Problem to solve: Scan the entries that follow and give only the number of lines containing "dendritic".
++++++
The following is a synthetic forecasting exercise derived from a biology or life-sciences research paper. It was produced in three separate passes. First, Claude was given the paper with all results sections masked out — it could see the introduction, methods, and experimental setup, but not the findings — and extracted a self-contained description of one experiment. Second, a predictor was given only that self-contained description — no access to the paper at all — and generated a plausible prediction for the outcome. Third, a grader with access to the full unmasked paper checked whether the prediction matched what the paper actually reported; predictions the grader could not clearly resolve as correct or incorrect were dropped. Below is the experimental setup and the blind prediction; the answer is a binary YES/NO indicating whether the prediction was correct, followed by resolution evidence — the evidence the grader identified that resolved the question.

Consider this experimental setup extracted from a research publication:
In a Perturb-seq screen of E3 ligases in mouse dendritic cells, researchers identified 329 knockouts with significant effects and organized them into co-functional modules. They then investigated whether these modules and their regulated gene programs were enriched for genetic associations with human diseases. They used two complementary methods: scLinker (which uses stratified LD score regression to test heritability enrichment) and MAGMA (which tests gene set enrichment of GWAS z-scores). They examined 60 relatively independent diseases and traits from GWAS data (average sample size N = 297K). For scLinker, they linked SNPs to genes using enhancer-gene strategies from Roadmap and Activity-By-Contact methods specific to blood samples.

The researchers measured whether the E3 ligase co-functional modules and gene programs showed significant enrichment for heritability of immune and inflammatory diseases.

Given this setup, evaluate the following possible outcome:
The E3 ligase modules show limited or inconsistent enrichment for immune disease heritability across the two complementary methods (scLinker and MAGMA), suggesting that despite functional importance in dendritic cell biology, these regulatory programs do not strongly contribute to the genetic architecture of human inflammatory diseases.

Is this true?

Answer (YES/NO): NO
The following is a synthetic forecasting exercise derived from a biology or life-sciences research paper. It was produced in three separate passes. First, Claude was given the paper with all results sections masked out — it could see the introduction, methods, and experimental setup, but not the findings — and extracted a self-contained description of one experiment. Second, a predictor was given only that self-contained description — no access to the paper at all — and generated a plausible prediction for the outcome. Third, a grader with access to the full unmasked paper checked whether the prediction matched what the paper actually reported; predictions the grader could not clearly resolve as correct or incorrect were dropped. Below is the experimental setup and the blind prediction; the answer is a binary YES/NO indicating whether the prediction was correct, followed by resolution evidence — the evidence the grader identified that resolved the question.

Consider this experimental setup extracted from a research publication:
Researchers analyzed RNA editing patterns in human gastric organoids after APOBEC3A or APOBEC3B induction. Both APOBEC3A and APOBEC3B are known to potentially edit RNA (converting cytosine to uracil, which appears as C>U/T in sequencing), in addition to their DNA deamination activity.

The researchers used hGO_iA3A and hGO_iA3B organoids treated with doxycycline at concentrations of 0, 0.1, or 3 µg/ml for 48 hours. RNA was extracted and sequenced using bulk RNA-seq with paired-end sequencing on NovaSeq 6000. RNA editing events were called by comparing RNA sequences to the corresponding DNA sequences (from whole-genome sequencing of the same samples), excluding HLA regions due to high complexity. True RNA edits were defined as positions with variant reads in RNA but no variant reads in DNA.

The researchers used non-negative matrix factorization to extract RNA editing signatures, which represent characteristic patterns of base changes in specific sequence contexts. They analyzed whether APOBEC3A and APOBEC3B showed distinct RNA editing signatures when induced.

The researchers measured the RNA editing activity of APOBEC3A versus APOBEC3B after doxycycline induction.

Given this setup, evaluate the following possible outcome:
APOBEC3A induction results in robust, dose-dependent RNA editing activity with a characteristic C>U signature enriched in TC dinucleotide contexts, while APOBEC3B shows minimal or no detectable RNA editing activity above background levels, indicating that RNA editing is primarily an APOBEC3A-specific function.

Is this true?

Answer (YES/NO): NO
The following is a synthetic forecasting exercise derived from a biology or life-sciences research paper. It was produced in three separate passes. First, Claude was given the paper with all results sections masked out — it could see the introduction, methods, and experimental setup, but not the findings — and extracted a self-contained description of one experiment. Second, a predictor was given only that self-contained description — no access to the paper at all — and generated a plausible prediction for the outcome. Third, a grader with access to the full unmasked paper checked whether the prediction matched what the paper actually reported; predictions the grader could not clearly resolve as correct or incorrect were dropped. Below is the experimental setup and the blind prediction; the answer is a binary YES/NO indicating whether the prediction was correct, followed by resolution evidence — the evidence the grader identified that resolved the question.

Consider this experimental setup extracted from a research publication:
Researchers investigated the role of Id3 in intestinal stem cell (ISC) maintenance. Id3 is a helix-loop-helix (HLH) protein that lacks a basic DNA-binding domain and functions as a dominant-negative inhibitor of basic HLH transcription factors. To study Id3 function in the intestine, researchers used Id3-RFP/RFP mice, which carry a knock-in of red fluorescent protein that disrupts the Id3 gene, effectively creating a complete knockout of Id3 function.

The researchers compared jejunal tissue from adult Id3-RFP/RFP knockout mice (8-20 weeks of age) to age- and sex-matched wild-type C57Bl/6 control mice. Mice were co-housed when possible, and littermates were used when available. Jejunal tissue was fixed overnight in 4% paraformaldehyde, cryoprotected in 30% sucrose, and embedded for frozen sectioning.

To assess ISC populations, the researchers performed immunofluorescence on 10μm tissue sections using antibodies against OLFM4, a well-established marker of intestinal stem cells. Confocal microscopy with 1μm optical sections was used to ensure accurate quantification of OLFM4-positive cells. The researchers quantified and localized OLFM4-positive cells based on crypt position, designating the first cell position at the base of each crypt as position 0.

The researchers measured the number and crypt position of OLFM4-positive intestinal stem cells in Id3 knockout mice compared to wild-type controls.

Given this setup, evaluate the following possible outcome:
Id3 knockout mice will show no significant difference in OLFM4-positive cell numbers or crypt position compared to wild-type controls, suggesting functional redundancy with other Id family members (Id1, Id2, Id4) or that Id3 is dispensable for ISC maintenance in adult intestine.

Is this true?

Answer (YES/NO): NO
++++++
Exercise answer: 2